"""

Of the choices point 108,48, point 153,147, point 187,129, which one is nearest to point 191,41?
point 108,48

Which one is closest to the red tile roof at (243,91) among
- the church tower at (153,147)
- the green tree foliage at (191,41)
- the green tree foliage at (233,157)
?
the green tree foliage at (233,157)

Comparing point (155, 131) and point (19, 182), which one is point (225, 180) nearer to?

"""

QUÉ HACER:
Presenta todos los registros como una lista numerada y omite las líneas en blanco.

RESPUESTA CORRECTA:
1. Of the choices point 108,48, point 153,147, point 187,129, which one is nearest to point 191,41?
2. point 108,48
3. Which one is closest to the red tile roof at (243,91) among
4. - the church tower at (153,147)
5. - the green tree foliage at (191,41)
6. - the green tree foliage at (233,157)
7. ?
8. the green tree foliage at (233,157)
9. Comparing point (155, 131) and point (19, 182), which one is point (225, 180) nearer to?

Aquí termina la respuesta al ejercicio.